Provided passage:

=-=-=

Because synchronous clocks are locked to the mains frequency, they are as accurate as the mains. The AC mains frequency is extremely accurate, because it is necessary for the power utilities to enable the rapid changeover of generating equipment. However, try to buy a synchronous clock these days. If anyone still makes them, I would expect the product to be expensive.

The question must be asked of course - why bother? The main answer is "because we can". The process is as much about learning how things work as anything else, although at the end of it we do get a clock with superb time-keeping. Whether anyone will bother with the battery backup version is doubtful, but it's included just in case.

Quartz Clocks & Accuracy

Quartz clocks are cheap - insanely so in fact. As most people have discovered, they are fairly accurate, but can be expected to drift a few seconds each week, and sometimes a lot more. Compared to most mechanical clocks, they are very good timekeepers, but are fundamentally useless as a reference time standard.

This can change, and you will learn a lot about the digital logic used for clocks in the process.. Both 50Hz and 60Hz variants are shown, but note that things are a little trickier for 60Hz. Different logic is needed to reduce 60Hz to the standard 1 second interval used by quartz clock motors. By using a quartz motor, there are no wheels to cut or plates to make, only a bit of electronics.

Because a standard quartz clock motor is used, we can include free battery backup. If the mains should fail, the clock will automatically switch back to being a conventional quartz clock, and will revert to synchronous when the mains supply returns.

=-=-=

Information supplied:
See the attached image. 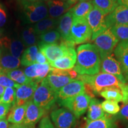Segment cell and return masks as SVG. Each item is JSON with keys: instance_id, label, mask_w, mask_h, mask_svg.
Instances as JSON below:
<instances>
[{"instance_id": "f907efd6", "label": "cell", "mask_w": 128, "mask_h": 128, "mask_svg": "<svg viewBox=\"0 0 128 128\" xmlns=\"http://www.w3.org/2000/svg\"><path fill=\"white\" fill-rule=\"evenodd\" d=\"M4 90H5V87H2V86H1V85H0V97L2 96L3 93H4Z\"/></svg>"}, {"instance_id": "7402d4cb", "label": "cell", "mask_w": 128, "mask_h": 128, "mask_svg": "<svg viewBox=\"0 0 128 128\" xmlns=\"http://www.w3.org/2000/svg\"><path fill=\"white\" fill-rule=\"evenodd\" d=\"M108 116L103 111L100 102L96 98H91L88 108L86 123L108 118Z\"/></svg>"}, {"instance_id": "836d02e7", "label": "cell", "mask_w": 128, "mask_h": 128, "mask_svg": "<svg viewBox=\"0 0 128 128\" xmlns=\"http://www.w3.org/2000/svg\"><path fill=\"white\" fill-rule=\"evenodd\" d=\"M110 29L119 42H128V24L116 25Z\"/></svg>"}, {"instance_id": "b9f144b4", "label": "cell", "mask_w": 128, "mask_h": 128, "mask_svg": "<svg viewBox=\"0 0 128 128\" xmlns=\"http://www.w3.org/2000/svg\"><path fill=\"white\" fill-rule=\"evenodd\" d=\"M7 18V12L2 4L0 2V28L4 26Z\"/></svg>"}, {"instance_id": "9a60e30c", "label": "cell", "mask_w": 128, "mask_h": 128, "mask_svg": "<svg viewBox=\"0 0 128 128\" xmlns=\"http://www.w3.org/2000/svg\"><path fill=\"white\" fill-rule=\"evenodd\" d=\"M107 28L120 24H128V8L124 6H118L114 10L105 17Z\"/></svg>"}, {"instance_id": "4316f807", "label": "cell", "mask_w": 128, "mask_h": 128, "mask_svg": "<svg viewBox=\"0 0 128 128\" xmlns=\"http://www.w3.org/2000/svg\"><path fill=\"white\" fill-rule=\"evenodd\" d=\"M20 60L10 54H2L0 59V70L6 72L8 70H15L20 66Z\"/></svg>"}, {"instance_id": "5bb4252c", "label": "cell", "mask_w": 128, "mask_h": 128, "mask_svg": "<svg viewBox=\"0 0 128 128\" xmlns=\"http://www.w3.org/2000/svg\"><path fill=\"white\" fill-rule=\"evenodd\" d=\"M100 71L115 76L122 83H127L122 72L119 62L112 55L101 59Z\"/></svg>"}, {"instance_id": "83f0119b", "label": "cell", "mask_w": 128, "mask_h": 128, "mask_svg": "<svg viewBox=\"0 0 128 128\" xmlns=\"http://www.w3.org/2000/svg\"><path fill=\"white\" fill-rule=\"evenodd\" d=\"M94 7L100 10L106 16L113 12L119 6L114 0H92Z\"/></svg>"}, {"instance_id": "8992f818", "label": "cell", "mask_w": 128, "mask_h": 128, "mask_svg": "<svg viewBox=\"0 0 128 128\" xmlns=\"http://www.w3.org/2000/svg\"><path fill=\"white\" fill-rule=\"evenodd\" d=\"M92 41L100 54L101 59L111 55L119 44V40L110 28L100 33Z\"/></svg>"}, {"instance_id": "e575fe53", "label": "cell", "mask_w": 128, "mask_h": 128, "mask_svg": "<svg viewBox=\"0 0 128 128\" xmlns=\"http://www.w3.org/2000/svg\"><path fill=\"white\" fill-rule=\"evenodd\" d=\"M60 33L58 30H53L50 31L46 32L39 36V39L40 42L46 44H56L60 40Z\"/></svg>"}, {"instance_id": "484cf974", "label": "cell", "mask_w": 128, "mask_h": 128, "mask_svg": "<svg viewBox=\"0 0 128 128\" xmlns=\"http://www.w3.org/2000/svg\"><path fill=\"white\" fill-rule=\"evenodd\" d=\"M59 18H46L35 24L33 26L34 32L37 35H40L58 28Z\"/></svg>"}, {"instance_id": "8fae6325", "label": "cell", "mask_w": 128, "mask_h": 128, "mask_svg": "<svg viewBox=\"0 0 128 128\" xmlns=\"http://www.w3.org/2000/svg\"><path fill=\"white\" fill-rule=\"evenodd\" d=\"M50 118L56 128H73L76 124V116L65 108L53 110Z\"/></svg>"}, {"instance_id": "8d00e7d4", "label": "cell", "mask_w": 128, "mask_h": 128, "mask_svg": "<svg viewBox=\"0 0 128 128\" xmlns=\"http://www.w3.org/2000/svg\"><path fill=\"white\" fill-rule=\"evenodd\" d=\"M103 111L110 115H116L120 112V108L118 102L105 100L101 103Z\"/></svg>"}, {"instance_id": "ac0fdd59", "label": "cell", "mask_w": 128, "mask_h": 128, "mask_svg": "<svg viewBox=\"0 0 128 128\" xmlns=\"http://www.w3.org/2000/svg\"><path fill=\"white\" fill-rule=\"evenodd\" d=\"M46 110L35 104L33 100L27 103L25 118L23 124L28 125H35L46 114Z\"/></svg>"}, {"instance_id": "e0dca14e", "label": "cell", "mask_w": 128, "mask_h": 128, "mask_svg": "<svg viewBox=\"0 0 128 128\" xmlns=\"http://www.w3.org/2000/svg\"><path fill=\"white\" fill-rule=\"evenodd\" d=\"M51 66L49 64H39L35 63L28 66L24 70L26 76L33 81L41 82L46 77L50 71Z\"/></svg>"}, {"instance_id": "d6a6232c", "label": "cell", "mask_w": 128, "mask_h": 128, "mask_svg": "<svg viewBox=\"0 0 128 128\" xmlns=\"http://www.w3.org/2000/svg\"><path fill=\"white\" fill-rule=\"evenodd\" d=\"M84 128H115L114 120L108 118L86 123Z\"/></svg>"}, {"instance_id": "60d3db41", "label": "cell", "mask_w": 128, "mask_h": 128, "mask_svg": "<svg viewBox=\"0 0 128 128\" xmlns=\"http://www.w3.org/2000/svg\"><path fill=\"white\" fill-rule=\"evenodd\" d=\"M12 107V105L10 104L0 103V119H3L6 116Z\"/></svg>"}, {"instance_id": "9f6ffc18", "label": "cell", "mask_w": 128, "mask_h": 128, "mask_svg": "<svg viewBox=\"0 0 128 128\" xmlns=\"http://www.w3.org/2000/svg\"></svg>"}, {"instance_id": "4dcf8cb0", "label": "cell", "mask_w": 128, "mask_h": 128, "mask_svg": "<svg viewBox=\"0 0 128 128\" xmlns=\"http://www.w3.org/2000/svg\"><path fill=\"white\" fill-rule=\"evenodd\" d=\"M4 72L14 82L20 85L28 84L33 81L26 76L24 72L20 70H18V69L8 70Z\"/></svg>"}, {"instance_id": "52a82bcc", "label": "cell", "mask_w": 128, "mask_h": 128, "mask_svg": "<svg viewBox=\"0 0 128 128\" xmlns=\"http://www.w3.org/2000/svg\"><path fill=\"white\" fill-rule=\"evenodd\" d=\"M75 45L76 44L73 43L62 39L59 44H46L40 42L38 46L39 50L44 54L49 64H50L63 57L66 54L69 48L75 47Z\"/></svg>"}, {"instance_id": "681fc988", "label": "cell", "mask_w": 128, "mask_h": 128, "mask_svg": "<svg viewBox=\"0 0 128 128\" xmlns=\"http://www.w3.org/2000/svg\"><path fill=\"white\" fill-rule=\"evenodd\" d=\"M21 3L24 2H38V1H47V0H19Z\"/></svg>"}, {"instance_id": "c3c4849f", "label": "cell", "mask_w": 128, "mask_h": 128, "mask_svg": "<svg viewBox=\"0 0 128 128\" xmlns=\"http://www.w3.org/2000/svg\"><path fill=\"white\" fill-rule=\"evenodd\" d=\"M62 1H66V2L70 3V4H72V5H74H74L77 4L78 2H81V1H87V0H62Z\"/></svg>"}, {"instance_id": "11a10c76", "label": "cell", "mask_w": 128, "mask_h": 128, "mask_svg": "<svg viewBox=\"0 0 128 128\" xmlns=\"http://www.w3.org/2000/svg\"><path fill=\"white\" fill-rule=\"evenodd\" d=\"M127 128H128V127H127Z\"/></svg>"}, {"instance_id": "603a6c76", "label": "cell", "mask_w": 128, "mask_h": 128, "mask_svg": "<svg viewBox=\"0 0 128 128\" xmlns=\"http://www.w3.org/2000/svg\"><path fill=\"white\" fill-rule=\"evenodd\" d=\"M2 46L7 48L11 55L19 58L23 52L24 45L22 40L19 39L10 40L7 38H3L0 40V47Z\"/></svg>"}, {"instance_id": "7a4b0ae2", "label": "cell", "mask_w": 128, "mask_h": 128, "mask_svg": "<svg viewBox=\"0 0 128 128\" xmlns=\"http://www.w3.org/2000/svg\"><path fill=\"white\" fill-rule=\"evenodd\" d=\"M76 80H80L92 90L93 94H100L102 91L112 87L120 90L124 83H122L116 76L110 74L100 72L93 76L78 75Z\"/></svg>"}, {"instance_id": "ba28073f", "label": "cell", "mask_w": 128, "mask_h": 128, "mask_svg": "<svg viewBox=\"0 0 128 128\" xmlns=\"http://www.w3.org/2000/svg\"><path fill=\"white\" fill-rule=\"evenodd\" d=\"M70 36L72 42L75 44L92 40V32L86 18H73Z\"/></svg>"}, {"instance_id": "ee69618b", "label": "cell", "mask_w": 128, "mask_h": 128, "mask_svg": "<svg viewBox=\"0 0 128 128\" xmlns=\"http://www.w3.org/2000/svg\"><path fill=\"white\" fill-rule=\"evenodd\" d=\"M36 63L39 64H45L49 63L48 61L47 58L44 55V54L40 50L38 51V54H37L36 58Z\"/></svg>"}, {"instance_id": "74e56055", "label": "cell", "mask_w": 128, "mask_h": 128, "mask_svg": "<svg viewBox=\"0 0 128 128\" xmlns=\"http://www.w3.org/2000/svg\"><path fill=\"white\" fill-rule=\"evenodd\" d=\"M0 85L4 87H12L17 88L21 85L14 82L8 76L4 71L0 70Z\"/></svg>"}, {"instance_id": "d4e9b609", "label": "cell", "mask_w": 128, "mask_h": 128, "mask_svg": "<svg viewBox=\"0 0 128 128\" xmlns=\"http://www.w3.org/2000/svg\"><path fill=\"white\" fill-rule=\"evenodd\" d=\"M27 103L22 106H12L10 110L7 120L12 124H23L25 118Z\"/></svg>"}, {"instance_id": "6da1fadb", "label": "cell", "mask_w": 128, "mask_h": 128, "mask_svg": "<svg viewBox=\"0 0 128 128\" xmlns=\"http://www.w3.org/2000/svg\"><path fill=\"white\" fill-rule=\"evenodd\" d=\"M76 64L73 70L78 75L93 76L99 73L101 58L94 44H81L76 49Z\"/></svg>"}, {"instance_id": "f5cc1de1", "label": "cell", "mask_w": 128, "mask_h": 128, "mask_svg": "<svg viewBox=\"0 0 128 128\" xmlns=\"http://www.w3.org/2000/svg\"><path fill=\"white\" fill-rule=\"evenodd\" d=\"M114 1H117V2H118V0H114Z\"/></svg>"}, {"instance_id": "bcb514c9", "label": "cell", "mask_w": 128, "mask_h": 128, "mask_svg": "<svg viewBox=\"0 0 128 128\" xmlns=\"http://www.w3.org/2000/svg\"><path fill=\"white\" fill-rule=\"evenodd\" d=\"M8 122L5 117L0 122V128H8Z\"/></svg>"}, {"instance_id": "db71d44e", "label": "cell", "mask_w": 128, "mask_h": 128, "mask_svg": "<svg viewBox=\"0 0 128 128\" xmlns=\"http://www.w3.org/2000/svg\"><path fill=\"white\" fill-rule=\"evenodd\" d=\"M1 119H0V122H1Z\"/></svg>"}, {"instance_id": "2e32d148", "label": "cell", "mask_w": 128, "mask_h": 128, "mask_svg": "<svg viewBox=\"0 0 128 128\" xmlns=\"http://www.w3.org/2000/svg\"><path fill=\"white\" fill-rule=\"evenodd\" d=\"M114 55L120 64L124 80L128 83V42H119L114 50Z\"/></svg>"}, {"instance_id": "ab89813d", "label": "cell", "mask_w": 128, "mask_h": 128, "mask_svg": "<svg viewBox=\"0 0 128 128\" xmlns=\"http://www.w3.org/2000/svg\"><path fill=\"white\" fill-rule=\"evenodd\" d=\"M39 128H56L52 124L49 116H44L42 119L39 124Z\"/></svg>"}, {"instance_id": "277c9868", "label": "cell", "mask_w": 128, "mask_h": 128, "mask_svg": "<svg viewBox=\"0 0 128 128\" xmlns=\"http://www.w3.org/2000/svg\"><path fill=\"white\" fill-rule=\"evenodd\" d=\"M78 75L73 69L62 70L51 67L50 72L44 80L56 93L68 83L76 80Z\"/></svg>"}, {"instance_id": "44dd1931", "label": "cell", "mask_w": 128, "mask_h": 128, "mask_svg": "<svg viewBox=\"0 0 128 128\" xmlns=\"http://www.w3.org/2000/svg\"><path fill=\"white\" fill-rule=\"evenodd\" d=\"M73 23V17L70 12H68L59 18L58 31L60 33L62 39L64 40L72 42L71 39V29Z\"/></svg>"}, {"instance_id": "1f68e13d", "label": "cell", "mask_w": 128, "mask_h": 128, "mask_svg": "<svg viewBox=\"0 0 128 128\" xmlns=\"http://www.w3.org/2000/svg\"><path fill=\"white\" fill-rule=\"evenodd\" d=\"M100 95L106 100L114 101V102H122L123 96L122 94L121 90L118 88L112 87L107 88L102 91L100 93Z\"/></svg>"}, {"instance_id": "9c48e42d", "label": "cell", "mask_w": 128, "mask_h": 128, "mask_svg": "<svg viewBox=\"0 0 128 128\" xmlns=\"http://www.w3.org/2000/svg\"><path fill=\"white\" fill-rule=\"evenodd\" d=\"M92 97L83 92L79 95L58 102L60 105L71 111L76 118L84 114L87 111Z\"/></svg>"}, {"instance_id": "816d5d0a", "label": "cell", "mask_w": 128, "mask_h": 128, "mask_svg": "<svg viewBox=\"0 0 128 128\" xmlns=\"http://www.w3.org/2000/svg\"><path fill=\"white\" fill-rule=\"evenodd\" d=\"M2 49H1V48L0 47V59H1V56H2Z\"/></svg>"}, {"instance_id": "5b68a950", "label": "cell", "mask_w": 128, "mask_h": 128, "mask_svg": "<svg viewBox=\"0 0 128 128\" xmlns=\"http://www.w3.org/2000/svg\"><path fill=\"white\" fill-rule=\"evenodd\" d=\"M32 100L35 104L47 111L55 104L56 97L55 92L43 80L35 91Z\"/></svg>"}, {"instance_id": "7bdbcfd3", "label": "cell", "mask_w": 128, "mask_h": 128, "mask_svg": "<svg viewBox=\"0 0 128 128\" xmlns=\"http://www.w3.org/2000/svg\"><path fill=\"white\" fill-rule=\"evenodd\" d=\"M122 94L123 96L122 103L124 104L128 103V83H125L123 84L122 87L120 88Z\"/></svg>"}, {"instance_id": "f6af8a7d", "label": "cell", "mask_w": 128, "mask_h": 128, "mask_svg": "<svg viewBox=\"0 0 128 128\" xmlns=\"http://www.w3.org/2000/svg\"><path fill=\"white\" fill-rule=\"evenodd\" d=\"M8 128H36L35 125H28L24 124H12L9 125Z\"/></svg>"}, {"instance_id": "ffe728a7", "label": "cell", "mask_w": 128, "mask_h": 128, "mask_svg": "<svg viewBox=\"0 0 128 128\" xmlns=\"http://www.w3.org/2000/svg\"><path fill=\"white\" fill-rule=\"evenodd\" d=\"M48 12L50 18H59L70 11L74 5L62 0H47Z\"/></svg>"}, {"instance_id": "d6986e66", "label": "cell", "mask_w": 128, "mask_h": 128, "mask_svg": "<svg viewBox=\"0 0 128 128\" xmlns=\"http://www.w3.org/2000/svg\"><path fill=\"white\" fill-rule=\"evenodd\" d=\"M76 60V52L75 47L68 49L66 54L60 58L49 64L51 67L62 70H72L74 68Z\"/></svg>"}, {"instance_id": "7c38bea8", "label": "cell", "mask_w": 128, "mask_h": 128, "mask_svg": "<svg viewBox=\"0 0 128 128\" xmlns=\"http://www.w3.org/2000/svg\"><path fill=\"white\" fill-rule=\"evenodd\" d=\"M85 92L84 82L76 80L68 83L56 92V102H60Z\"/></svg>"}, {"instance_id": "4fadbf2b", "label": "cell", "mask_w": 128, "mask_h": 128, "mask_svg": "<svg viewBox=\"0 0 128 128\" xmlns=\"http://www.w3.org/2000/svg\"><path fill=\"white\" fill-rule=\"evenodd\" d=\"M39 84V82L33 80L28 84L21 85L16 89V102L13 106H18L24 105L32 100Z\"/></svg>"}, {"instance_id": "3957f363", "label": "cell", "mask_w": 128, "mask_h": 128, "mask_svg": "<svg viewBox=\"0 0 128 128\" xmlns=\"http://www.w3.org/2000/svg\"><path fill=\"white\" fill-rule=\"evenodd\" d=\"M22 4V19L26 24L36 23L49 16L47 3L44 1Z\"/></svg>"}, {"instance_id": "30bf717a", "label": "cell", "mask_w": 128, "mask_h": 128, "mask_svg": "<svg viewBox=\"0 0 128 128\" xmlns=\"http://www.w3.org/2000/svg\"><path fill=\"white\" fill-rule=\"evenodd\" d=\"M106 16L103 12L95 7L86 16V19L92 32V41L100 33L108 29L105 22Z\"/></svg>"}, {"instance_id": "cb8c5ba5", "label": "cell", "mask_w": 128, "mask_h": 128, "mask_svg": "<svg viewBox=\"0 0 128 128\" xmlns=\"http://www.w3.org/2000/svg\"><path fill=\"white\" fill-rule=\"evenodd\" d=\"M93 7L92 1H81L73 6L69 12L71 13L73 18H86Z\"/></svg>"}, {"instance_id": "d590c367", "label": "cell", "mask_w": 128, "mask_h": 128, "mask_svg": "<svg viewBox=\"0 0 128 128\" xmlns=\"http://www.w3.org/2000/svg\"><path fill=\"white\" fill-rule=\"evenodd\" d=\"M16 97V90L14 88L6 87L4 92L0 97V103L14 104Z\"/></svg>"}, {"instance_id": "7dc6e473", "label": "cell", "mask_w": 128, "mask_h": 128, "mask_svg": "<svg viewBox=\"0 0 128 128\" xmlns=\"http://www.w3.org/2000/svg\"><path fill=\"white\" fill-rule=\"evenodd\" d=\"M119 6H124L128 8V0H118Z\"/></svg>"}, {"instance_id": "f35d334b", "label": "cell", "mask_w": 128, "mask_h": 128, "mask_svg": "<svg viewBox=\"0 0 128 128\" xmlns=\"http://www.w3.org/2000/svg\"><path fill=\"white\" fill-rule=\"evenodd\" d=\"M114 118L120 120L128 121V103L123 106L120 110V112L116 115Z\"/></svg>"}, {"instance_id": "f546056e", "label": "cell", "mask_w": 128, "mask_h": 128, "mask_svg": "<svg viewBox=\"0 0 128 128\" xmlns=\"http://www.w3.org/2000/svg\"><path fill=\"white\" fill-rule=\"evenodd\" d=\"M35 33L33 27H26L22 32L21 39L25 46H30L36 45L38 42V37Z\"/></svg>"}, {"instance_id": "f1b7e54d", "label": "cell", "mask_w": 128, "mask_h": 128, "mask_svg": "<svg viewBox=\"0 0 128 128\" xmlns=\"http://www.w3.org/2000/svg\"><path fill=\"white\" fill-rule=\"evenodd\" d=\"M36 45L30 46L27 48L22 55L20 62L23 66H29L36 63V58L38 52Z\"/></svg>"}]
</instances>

=-=-=

The tasks:
[A] According to the passage on synchronous clocks, why must the AC mains frequency be extremely accurate?
[B] Resume the passage on synchronous clocks, picking up after its final sentence.

Responses to the tasks:
[A] It must be accurate so that power utilities can rapidly change over generating equipment.

[B]
The single most expensive parts of this project are your time and the AC plug-pack (wall-wart) power supply needed to obtain the mains reference frequency. The rest consists of three cheap CMOS integrated circuits and a few other parts. It can easily be fabricated on Veroboard or similar, and a photo of one I built is shown further below.

Principle of Operation

Figure 1 shows a block diagram of the electronics. The quartz clock PCB and changeover relay are optional - they can be omitted if you don't want to use the battery backup option. Note that if battery backup is used, the clock will not show the correct time after a mains failure because there is an inevitable delay between the failure of the mains and the relay operation. Although short by design, you could lose a couple of seconds should the mains supply fail for any reason. The relay is shown energised here - the output from the new electronics is connected to the clock coil.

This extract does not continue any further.